Reader Level:
ARTICLE

Color Transformations and the Color Matrix

Posted by Mahesh Chand Articles | GDI+ & Graphics April 10, 2004
This article discusses the color transformations and how to apply Color Matrix on image colors to provide various effects such as gray scale effects, reduce or increase the contrast, brightness, or redness of an image.
  • 0
  • 0
  • 91431
Download Files:
 

So far we've see transforming graphics shapes from one state to another but did you ever think about transforming colors? Why would you want to transform an image's colors? Suppose you want to provide gray scale effects, or need to reduce or increase the contrast, brightness, or redness of an image. That's when a color matrix is needed.

As we have discussed in earlier chapters, the color of each pixel of a GDI+ image or bitmap is represented by a 32-bit number where 8-bits are used for each of the red, green, blue, and alpha components. Each of the four components is a number from 0 to 255. For red, green, and blue components, 0 represents no intensity and 255 represents full intensity.

For the alpha component, 0 represents fully transparent and 255 represents fully opaque. A color vector includes four items, i.e., (R, G, B, A). The minimum values for this vector are (0, 0, 0, 0) and the maximum values for this vector are (255, 255, 255, 255).

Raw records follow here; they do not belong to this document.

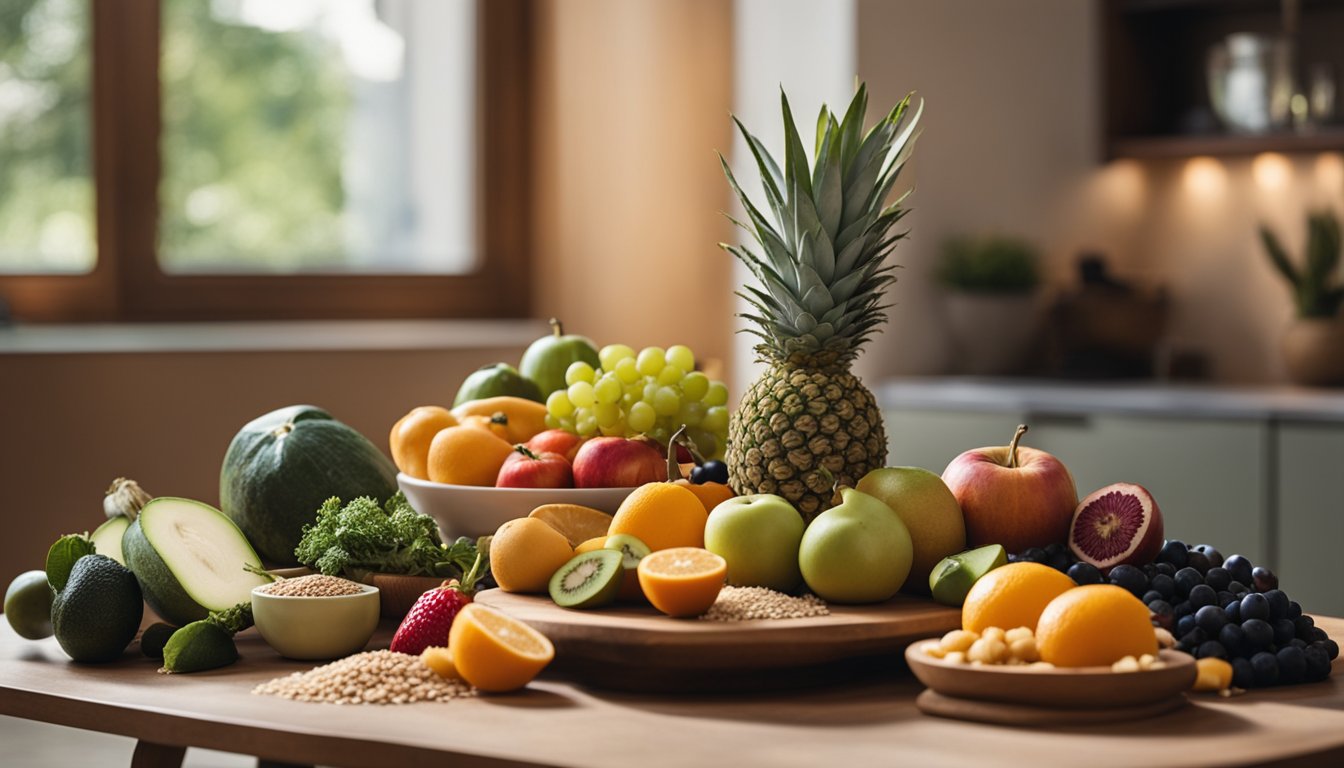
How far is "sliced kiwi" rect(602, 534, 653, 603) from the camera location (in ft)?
4.57

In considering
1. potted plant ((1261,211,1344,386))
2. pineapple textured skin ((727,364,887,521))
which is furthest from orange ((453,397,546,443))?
potted plant ((1261,211,1344,386))

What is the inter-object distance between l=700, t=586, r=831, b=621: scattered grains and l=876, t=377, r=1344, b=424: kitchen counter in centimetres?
246

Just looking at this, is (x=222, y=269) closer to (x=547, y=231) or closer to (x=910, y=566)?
(x=547, y=231)

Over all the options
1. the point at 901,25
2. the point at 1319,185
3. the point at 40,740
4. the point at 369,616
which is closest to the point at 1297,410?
the point at 1319,185

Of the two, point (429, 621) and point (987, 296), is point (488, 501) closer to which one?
point (429, 621)

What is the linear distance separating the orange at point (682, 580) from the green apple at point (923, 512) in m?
0.21

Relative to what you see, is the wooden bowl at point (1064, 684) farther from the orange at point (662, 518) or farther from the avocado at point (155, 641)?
the avocado at point (155, 641)

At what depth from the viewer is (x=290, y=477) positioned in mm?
1861

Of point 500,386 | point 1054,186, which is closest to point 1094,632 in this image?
point 500,386

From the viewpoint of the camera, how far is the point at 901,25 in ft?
13.4

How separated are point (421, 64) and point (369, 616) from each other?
3305mm

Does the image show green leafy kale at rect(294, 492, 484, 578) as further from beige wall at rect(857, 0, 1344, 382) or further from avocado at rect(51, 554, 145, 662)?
beige wall at rect(857, 0, 1344, 382)

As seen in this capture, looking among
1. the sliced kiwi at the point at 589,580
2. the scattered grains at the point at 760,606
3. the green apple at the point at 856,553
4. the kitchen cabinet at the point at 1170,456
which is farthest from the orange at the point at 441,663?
the kitchen cabinet at the point at 1170,456

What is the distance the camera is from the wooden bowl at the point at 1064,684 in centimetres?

GDI+ allows the use of values between 0 and 1 where 0 represents the minimum intensity and 1 represents the maximum intensity. These values are used in a color matrix to represent the intensity and opacity of color components. For example, the color vector with the minimum values is (0, 0, 0, 0) and the color vector with maximum values is (1, 1, 1, 1).

In color transformation, we apply a color matrix on a color vector. This can be done by multiplying a 4 x 4 matrix. However a 4 x 4 matrix supports only linear transformations such as rotation, and scaling. To perform non-linear transformations such as translation, you need to use a 5 x 5 matrix. The element of the fifth row and the fifth column of the matrix must be 1 and all of the other entries in the five columns must be 0.

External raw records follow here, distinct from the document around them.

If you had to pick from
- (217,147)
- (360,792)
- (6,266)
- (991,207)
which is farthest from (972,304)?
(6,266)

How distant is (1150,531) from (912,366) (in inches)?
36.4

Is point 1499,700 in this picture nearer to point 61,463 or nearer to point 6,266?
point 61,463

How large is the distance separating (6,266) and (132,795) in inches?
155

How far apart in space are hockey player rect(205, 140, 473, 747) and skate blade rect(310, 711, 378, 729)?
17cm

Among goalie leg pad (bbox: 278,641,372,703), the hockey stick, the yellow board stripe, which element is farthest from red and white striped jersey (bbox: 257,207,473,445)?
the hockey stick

The elements of the matrix are identified using a zero-based index. Thus the first element of the matrix is M[0][0] and the last element of a 5 x 5 matrix is M[4][4]. A 5x5 identity matrix is shown in Figure 10-19. In this matrix, the elements M[0][0], M[1][1], M[2][2] and M[3][3] represent the red, blue, green, and alpha factors respectively. The element M[4][4] means nothing and it must always be 1.

Now suppose you want to double the intensity of the red component of a color: simply set M[0][0] = 2. For example, the matrix shown in Figure 10-20 doubles the intensity of the red component, decreases the intensity of the green component by half, triples the intensity of the blue component, and decreases the opacity of the color by half (semi-transparent).

In the above matrix, we multiplied the intensity values. You can also add by using other matrix elements. For example, the matrix shown in Figure 10-21 will double the intensity of red component and add 0.2 to each of the red, green, and blue component intensities:



The ColorMatrix Class

In this section, we will discuss the ColorMatrix class. As you can guess from its name, this class defines a matrix of colors. In the preceding sections, we discussed the Matrix class. The ColorMatrix class is not very different from the Matrix class. The Matrix class is used in general transformation to transform graphics shapes and images, while the ColorMatrix class is specifically designed to transform colors. Before we see practical use of the color transformation, we will discuss the ColorMatrix class, its properties and methods.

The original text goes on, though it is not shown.